> [THE EXERCISE] Set out every line of the entries below as a numbered list, leaving out all blank lines.

> [DATASET RECORDS]
_ _ _ _

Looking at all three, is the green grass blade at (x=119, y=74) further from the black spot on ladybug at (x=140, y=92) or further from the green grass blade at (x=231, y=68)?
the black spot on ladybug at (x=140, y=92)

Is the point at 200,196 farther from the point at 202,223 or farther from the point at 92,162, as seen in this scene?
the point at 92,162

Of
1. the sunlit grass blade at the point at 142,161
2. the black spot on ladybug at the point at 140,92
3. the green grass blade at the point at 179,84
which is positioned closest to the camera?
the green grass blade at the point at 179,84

_ _ _ _

> [COMPLETE ANSWER]
1. Looking at all three, is the green grass blade at (x=119, y=74) further from the black spot on ladybug at (x=140, y=92) or further from the green grass blade at (x=231, y=68)?
2. the black spot on ladybug at (x=140, y=92)
3. Is the point at 200,196 farther from the point at 202,223 or farther from the point at 92,162, as seen in this scene?
4. the point at 92,162
5. Of
6. 1. the sunlit grass blade at the point at 142,161
7. 2. the black spot on ladybug at the point at 140,92
8. 3. the green grass blade at the point at 179,84
9. which is positioned closest to the camera?
10. the green grass blade at the point at 179,84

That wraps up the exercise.